--- Material for this task Enclosed Below ---
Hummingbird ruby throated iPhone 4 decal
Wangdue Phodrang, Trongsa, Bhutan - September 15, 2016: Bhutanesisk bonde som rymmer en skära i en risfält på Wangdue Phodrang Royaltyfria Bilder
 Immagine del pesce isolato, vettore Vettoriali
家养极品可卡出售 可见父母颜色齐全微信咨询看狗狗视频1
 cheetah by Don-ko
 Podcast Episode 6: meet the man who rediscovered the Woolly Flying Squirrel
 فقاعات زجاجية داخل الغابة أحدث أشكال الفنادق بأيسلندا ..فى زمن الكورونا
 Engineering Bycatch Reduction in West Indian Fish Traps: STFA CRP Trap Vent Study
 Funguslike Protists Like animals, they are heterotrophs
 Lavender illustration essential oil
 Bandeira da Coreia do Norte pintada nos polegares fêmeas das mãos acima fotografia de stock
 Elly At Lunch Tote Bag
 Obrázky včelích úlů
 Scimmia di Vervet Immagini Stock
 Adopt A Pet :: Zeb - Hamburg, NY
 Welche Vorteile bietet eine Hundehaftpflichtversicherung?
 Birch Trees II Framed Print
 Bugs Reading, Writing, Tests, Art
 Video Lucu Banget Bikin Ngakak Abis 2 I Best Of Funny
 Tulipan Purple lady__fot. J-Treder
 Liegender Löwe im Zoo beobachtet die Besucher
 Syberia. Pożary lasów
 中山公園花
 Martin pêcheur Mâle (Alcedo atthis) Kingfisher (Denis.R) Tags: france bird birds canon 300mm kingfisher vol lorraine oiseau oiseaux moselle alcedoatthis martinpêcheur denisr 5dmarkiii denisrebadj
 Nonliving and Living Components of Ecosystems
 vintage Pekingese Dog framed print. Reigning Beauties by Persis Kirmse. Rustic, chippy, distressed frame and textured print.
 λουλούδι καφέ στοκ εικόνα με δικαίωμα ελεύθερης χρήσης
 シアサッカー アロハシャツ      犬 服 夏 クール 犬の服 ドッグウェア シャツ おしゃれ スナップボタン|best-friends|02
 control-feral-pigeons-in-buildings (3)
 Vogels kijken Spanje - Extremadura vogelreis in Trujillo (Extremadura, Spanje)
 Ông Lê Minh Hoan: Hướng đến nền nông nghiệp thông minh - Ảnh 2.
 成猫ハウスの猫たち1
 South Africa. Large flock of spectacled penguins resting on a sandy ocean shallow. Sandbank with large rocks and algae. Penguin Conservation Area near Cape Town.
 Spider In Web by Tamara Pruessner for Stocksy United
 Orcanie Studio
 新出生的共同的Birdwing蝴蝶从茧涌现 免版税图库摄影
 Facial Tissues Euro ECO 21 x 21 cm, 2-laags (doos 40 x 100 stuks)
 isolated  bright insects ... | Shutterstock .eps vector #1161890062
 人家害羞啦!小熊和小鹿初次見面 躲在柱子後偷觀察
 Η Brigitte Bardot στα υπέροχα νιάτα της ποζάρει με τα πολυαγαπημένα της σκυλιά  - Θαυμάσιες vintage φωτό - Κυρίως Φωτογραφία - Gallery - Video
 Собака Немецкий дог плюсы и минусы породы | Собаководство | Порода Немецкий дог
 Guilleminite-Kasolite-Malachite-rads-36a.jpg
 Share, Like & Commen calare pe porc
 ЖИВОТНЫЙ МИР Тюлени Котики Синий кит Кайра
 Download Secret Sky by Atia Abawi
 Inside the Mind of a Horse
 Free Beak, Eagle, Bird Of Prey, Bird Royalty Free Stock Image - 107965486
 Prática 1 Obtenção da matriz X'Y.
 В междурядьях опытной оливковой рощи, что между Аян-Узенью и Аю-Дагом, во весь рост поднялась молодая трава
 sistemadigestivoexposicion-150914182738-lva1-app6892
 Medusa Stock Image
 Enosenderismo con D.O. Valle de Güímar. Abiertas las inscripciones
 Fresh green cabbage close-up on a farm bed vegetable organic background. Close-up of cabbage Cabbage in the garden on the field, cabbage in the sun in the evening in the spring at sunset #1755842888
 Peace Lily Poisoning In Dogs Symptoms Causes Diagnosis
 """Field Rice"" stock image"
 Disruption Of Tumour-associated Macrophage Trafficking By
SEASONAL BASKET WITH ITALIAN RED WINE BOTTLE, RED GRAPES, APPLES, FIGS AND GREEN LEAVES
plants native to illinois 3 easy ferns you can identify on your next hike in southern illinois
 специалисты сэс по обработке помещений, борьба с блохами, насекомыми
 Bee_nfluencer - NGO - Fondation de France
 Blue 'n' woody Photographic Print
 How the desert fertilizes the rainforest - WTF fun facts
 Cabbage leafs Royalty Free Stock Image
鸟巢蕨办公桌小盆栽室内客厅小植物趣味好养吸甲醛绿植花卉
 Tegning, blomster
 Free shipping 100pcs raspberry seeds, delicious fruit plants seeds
--- End of Enclosed Material for this task ---
The response must be an exact reproduction of all the entries.

■ Your solution ■
Hummingbird ruby throated iPhone 4 decal
Wangdue Phodrang, Trongsa, Bhutan - September 15, 2016: Bhutanesisk bonde som rymmer en skära i en risfält på Wangdue Phodrang Royaltyfria Bilder
 Immagine del pesce isolato, vettore Vettoriali
家养极品可卡出售 可见父母颜色齐全微信咨询看狗狗视频1
 cheetah by Don-ko
 Podcast Episode 6: meet the man who rediscovered the Woolly Flying Squirrel
 فقاعات زجاجية داخل الغابة أحدث أشكال الفنادق بأيسلندا ..فى زمن الكورونا
 Engineering Bycatch Reduction in West Indian Fish Traps: STFA CRP Trap Vent Study
 Funguslike Protists Like animals, they are heterotrophs
 Lavender illustration essential oil
 Bandeira da Coreia do Norte pintada nos polegares fêmeas das mãos acima fotografia de stock
 Elly At Lunch Tote Bag
 Obrázky včelích úlů
 Scimmia di Vervet Immagini Stock
 Adopt A Pet :: Zeb - Hamburg, NY
 Welche Vorteile bietet eine Hundehaftpflichtversicherung?
 Birch Trees II Framed Print
 Bugs Reading, Writing, Tests, Art
 Video Lucu Banget Bikin Ngakak Abis 2 I Best Of Funny
 Tulipan Purple lady__fot. J-Treder
 Liegender Löwe im Zoo beobachtet die Besucher
 Syberia. Pożary lasów
 中山公園花
 Martin pêcheur Mâle (Alcedo atthis) Kingfisher (Denis.R) Tags: france bird birds canon 300mm kingfisher vol lorraine oiseau oiseaux moselle alcedoatthis martinpêcheur denisr 5dmarkiii denisrebadj
 Nonliving and Living Components of Ecosystems
 vintage Pekingese Dog framed print. Reigning Beauties by Persis Kirmse. Rustic, chippy, distressed frame and textured print.
 λουλούδι καφέ στοκ εικόνα με δικαίωμα ελεύθερης χρήσης
 シアサッカー アロハシャツ      犬 服 夏 クール 犬の服 ドッグウェア シャツ おしゃれ スナップボタン|best-friends|02
 control-feral-pigeons-in-buildings (3)
 Vogels kijken Spanje - Extremadura vogelreis in Trujillo (Extremadura, Spanje)
 Ông Lê Minh Hoan: Hướng đến nền nông nghiệp thông minh - Ảnh 2.
 成猫ハウスの猫たち1
 South Africa. Large flock of spectacled penguins resting on a sandy ocean shallow. Sandbank with large rocks and algae. Penguin Conservation Area near Cape Town.
 Spider In Web by Tamara Pruessner for Stocksy United
 Orcanie Studio
 新出生的共同的Birdwing蝴蝶从茧涌现 免版税图库摄影
 Facial Tissues Euro ECO 21 x 21 cm, 2-laags (doos 40 x 100 stuks)
 isolated  bright insects ... | Shutterstock .eps vector #1161890062
 人家害羞啦!小熊和小鹿初次見面 躲在柱子後偷觀察
 Η Brigitte Bardot στα υπέροχα νιάτα της ποζάρει με τα πολυαγαπημένα της σκυλιά  - Θαυμάσιες vintage φωτό - Κυρίως Φωτογραφία - Gallery - Video
 Собака Немецкий дог плюсы и минусы породы | Собаководство | Порода Немецкий дог
 Guilleminite-Kasolite-Malachite-rads-36a.jpg
 Share, Like & Commen calare pe porc
 ЖИВОТНЫЙ МИР Тюлени Котики Синий кит Кайра
 Download Secret Sky by Atia Abawi
 Inside the Mind of a Horse
 Free Beak, Eagle, Bird Of Prey, Bird Royalty Free Stock Image - 107965486
 Prática 1 Obtenção da matriz X'Y.
 В междурядьях опытной оливковой рощи, что между Аян-Узенью и Аю-Дагом, во весь рост поднялась молодая трава
 sistemadigestivoexposicion-150914182738-lva1-app6892
 Medusa Stock Image
 Enosenderismo con D.O. Valle de Güímar. Abiertas las inscripciones
 Fresh green cabbage close-up on a farm bed vegetable organic background. Close-up of cabbage Cabbage in the garden on the field, cabbage in the sun in the evening in the spring at sunset #1755842888
 Peace Lily Poisoning In Dogs Symptoms Causes Diagnosis
 """Field Rice"" stock image"
 Disruption Of Tumour-associated Macrophage Trafficking By
SEASONAL BASKET WITH ITALIAN RED WINE BOTTLE, RED GRAPES, APPLES, FIGS AND GREEN LEAVES
plants native to illinois 3 easy ferns you can identify on your next hike in southern illinois
 специалисты сэс по обработке помещений, борьба с блохами, насекомыми
 Bee_nfluencer - NGO - Fondation de France
 Blue 'n' woody Photographic Print
 How the desert fertilizes the rainforest - WTF fun facts
 Cabbage leafs Royalty Free Stock Image
鸟巢蕨办公桌小盆栽室内客厅小植物趣味好养吸甲醛绿植花卉
 Tegning, blomster
 Free shipping 100pcs raspberry seeds, delicious fruit plants seeds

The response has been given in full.